--- Text provided ---
▼
Aurora Borealis: When charged particles from the sun interact with the Earth's ionosphere the affects can manifest themselves in the form of strange glowing lights, rays and curtain-like phenomena commonly known as northern lights. The National Oceanic and Atmospheric Administration is interested in reports of major displays or you can post them on the web at solar.uleth.ca/www/subaurora.html.

Meteors: Streams of meteoroids orbit the sun and in most cases are the remnants of comets or asteroids. Since we know the orbits of these objects, more or less, we can predict when the Earth will pass through these streams and cause a meteor shower. Observations and timings of meteor events can help to refine our knowledge of these orbits.

Meteor observing in groups can be fun as well as useful in collecting scientific data. All you really need are your eyes and a comfortable chair, although not too comfortable or you may fall asleep! With a number of observers set up to cover different sections of the sky, more meteors can be counted and recorded than a single observer can manage. Observers can be trained to recognize the magnitude (apparent brightness), speed, radiant (the point in the sky where the shower emanates) and note any unusual behavior or color. Reports can then be sent to the International Meteor Organization by mail (IMO / 161 Vance St. / Chula Vista, CA 91910-4828) or to lunro.imo.usa@prodigy.net.

Solar Eclipses: Many of the finest images of solar eclipses are captured by the amateur observers who chase them all over the planet. A large telescope is not necessary to observe the sun, and with today's video equipment the entire event can be recorded with striking results. Exceptional quality images can even be sold and published in magazines and books!

Sunspot Counts: There is much we don't know about our nearest star, the sun, it's magnetic fields, atmosphere, and its interaction with and effects on the Earth. Considering the fact that we are approaching the maximum in the 11-year solar cycle, now is a great time to get started observing sunspots. There will be lots to see! With a small telescope and a proper solar filter, reports of the number of sunspots and groups of spots visible each day can be submitted to the AAVSO Solar Division. These reports are used to compute the American Relative Sunspot Numbers. For more information on reporting procedures contact the Solar Division Chairperson, Joseph Lawrence through the AAVSO or at lawrence@ipfw.edu.
▲
--- Collected material ---
▼
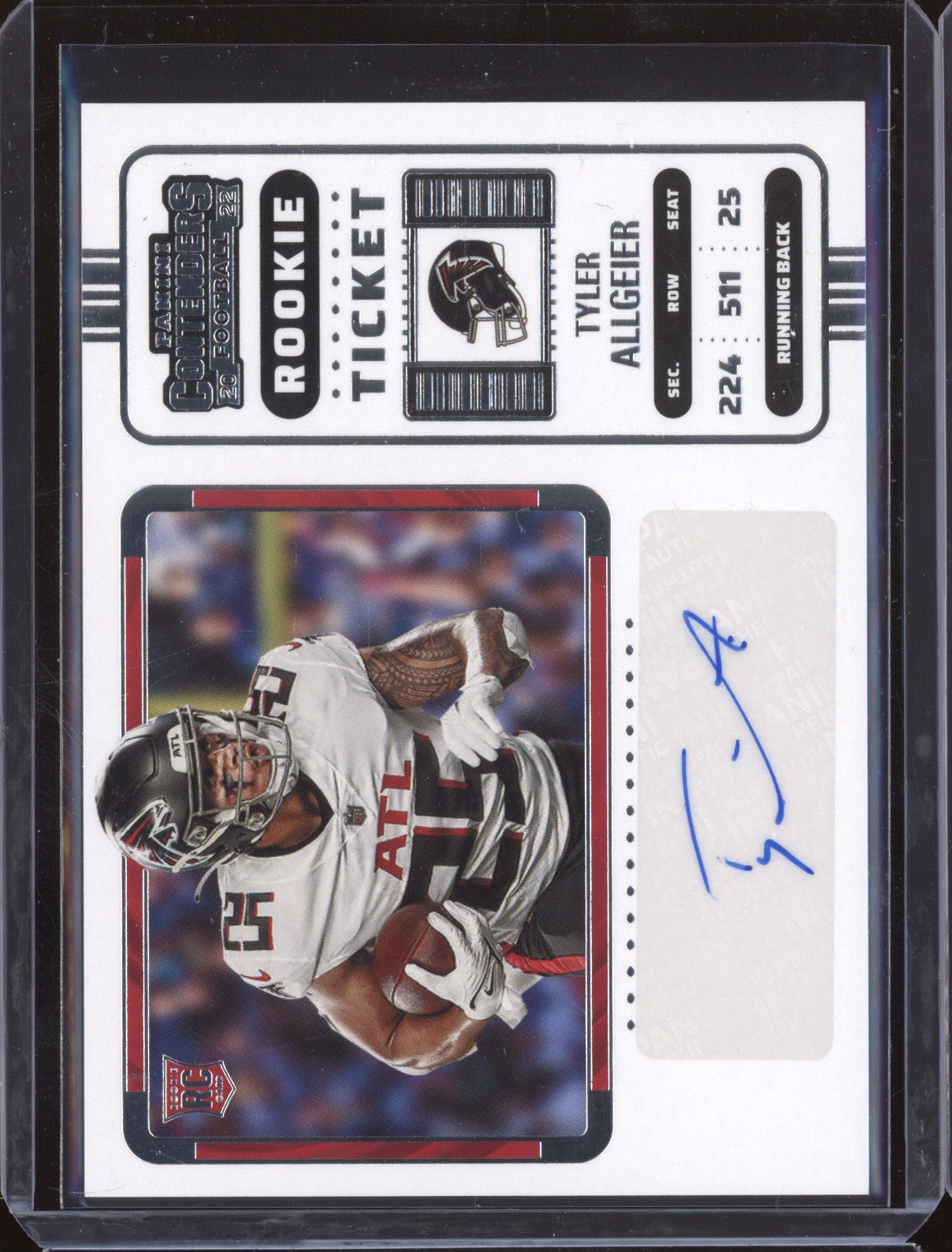 Tyler Allgeier 2022 Panini Contenders 221 Rookie Ticket Auto Variation RC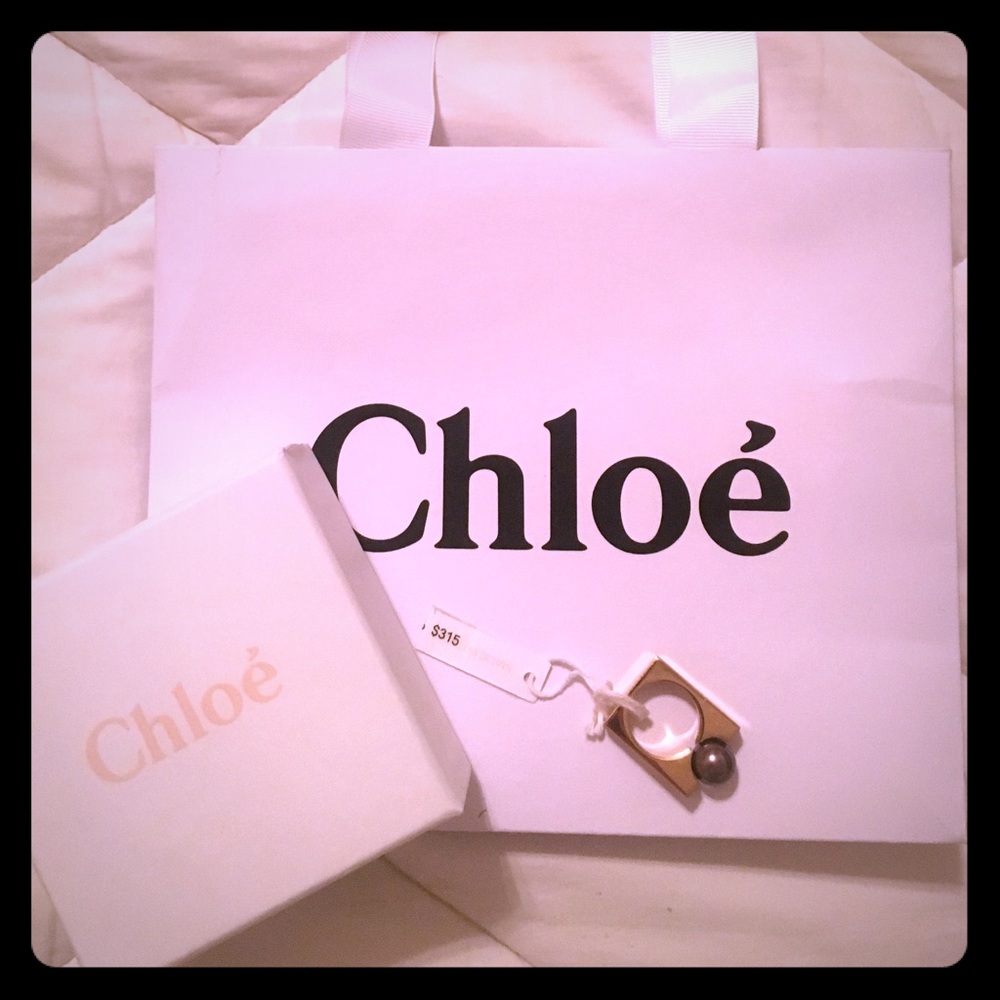 Chloe Gold Earl Grey Pearl Ring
▲
Please rework the passage of the astronomy text that begins at the words "Sunspot Counts: There" and stops after "or at lawrence@ipfw.edu.", changing "proper" to "suitable". The lines come from a separate source, not from the astronomy text.

Sunspot Counts: There is much we don't know about our nearest star, the sun, it's magnetic fields, atmosphere, and its interaction with and effects on the Earth. Considering the fact that we are approaching the maximum in the 11-year solar cycle, now is a great time to get started observing sunspots. There will be lots to see! With a small telescope and a suitable solar filter, reports of the number of sunspots and groups of spots visible each day can be submitted to the AAVSO Solar Division. These reports are used to compute the American Relative Sunspot Numbers. For more information on reporting procedures contact the Solar Division Chairperson, Joseph Lawrence through the AAVSO or at lawrence@ipfw.edu.